Chicago mayoral candidate Lori Lightfoot joined with a group of local artists at City Hall today to announce a policy to advance arts and culture in Chicago. Local artists included Guitars over Guns Regional Director Andrew DeMuro and Community Partners Specialist Phil Jacobsen, Chicago and Broadway Theater Director Gary Griffin, Joel Hall Dancers and Center Founder Joel Hall, Choreographer and Director Kevin Iega Jeff, Actor and Director Amy Morton, Author Sara Paretsky, 2nd Story Chicago Managing Director Lauren Sivak, and Actor and Director Kristina Valada-Viars. The full policy is available here.

“Arts and culture serve as an economic engine that generates thousands of jobs and spurs diverse business development in the Loop and our neighborhoods,” said Lightfoot. “And as we work to revitalize and uplift our neighborhoods, we must include the voices and creativity of artists and arts organizations. But, we cannot have a vibrant and diverse arts community if our neighborhoods are not safe, if there are limited community assets, if housing is not affordable, if access to healthcare is limited, if our neighborhood schools and afterschool organizations are not healthy and do not include diverse arts education programs.”

“Lori Lightfoot’s comprehensive, wise, and realistic vision for the arts in her administration is essentially aimed at the role the arts can play in strengthening the sense of community for all Chicagoans,” said author Stuart Dybek. “The arts are central in defining the greatness of the city for those who come to visit, and even more for those who live in it and for young who are raised in it. The beauty of Chicago as reflected in its famous architecture, music, literature, theater, visual arts, and culinary arts creates tourism and enhances our daily lives. And Lightfoot understands the arts can have a profound and inclusive power in educating and nurturing our young.”

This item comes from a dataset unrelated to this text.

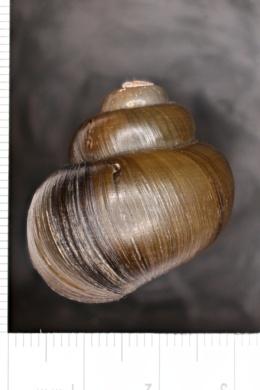 Viviparus intertextus image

“Our city needs a leader who understands the power of art from all angles: education, economics, cultural, and the ability of art to be one of the last reasons we all come together face to face,” said artist Nick Cave. “Lori understands that in an increasingly digital world, we must make space for all voices to express to one another, and that artists must be in conversation with all Chicagoans to address our city’s most pressing challenges.”

“Lori Lightfoot understands that engagement in the arts makes for better citizens,” said actor, director, and Steppenwolf Theater Company member Amy Morton. “That every public school in every Chicago neighborhood should have an arts program built into their curriculum. And that where artists make their home, communities flourish.”

Lightfoot’s plan to advance arts and culture includes the following:

  • Prioritize funding for the Department of Cultural Affairs and Special Events for increased equitable grantmaking and microfinancing to individual artists, arts organizations and arts corridors.
  • Audit and streamline city licensing and permitting regulations, including the Public Performance and Amusement license.
  • Develop an Artist-in-Residence program to build job opportunities for artists and mentorship opportunities for young people.
  • Bring together ideas and resources from the city, philanthropy, culture and the arts to develop policies and strategies to keep artists living and working in Chicago.
  • Build investment in Chicago’s public art program by overhauling the Percent for Art ordinance.
  • Enhance the voices of socially-active artists to encourage civic engagement and support developing creative conversations and solutions to our city’s biggest challenges.